# Start of RECORDS TO PROCESS

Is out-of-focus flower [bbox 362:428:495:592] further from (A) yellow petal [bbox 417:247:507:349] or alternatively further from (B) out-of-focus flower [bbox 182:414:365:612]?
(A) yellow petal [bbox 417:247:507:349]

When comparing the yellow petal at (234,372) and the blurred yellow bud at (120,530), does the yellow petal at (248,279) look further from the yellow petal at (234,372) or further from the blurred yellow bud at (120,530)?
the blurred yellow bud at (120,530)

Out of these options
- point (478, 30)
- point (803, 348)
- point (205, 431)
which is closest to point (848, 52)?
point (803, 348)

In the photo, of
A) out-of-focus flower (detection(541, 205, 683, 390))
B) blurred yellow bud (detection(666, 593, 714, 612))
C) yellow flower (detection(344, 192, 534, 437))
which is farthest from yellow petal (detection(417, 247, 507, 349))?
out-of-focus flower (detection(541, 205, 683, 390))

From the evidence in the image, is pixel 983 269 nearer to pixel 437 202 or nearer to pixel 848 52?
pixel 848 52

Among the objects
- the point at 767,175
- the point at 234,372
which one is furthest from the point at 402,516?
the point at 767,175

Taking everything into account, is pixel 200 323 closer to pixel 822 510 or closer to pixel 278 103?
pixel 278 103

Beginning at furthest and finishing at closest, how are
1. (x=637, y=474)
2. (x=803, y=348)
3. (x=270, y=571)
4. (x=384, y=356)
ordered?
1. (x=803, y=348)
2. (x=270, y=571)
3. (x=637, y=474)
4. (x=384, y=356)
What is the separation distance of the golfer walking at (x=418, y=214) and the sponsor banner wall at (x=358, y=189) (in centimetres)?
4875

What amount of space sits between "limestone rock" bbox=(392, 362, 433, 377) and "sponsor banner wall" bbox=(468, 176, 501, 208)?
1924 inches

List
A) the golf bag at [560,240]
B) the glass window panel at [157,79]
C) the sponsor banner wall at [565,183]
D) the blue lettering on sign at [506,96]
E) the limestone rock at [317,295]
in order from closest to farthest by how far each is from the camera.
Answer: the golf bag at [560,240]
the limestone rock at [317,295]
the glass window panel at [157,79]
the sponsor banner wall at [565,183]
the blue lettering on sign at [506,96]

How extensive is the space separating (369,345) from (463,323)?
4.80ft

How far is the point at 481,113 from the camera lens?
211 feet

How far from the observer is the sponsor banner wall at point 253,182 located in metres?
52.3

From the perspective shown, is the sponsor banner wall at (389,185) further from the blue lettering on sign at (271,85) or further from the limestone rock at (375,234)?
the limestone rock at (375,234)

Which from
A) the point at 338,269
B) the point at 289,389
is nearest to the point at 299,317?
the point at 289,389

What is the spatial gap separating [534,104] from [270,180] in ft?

# End of RECORDS TO PROCESS

> _DO THIS_
Write out every line of the listing above as a JSON list of strings, one string per line, leaving out the blank lines.

> _FULL OUTPUT_
[
  "Is out-of-focus flower [bbox 362:428:495:592] further from (A) yellow petal [bbox 417:247:507:349] or alternatively further from (B) out-of-focus flower [bbox 182:414:365:612]?",
  "(A) yellow petal [bbox 417:247:507:349]",
  "When comparing the yellow petal at (234,372) and the blurred yellow bud at (120,530), does the yellow petal at (248,279) look further from the yellow petal at (234,372) or further from the blurred yellow bud at (120,530)?",
  "the blurred yellow bud at (120,530)",
  "Out of these options",
  "- point (478, 30)",
  "- point (803, 348)",
  "- point (205, 431)",
  "which is closest to point (848, 52)?",
  "point (803, 348)",
  "In the photo, of",
  "A) out-of-focus flower (detection(541, 205, 683, 390))",
  "B) blurred yellow bud (detection(666, 593, 714, 612))",
  "C) yellow flower (detection(344, 192, 534, 437))",
  "which is farthest from yellow petal (detection(417, 247, 507, 349))?",
  "out-of-focus flower (detection(541, 205, 683, 390))",
  "From the evidence in the image, is pixel 983 269 nearer to pixel 437 202 or nearer to pixel 848 52?",
  "pixel 848 52",
  "Among the objects",
  "- the point at 767,175",
  "- the point at 234,372",
  "which one is furthest from the point at 402,516?",
  "the point at 767,175",
  "Taking everything into account, is pixel 200 323 closer to pixel 822 510 or closer to pixel 278 103?",
  "pixel 278 103",
  "Beginning at furthest and finishing at closest, how are",
  "1. (x=637, y=474)",
  "2. (x=803, y=348)",
  "3. (x=270, y=571)",
  "4. (x=384, y=356)",
  "ordered?",
  "1. (x=803, y=348)",
  "2. (x=270, y=571)",
  "3. (x=637, y=474)",
  "4. (x=384, y=356)",
  "What is the separation distance of the golfer walking at (x=418, y=214) and the sponsor banner wall at (x=358, y=189) (in centimetres)?",
  "4875",
  "What amount of space sits between \"limestone rock\" bbox=(392, 362, 433, 377) and \"sponsor banner wall\" bbox=(468, 176, 501, 208)?",
  "1924 inches",
  "List",
  "A) the golf bag at [560,240]",
  "B) the glass window panel at [157,79]",
  "C) the sponsor banner wall at [565,183]",
  "D) the blue lettering on sign at [506,96]",
  "E) the limestone rock at [317,295]",
  "in order from closest to farthest by how far each is from the camera.",
  "Answer: the golf bag at [560,240]",
  "the limestone rock at [317,295]",
  "the glass window panel at [157,79]",
  "the sponsor banner wall at [565,183]",
  "the blue lettering on sign at [506,96]",
  "How extensive is the space separating (369,345) from (463,323)?",
  "4.80ft",
  "How far is the point at 481,113 from the camera lens?",
  "211 feet",
  "How far from the observer is the sponsor banner wall at point 253,182 located in metres?",
  "52.3",
  "From the perspective shown, is the sponsor banner wall at (389,185) further from the blue lettering on sign at (271,85) or further from the limestone rock at (375,234)?",
  "the limestone rock at (375,234)",
  "Which from",
  "A) the point at 338,269",
  "B) the point at 289,389",
  "is nearest to the point at 299,317?",
  "the point at 289,389",
  "What is the spatial gap separating [534,104] from [270,180] in ft?"
]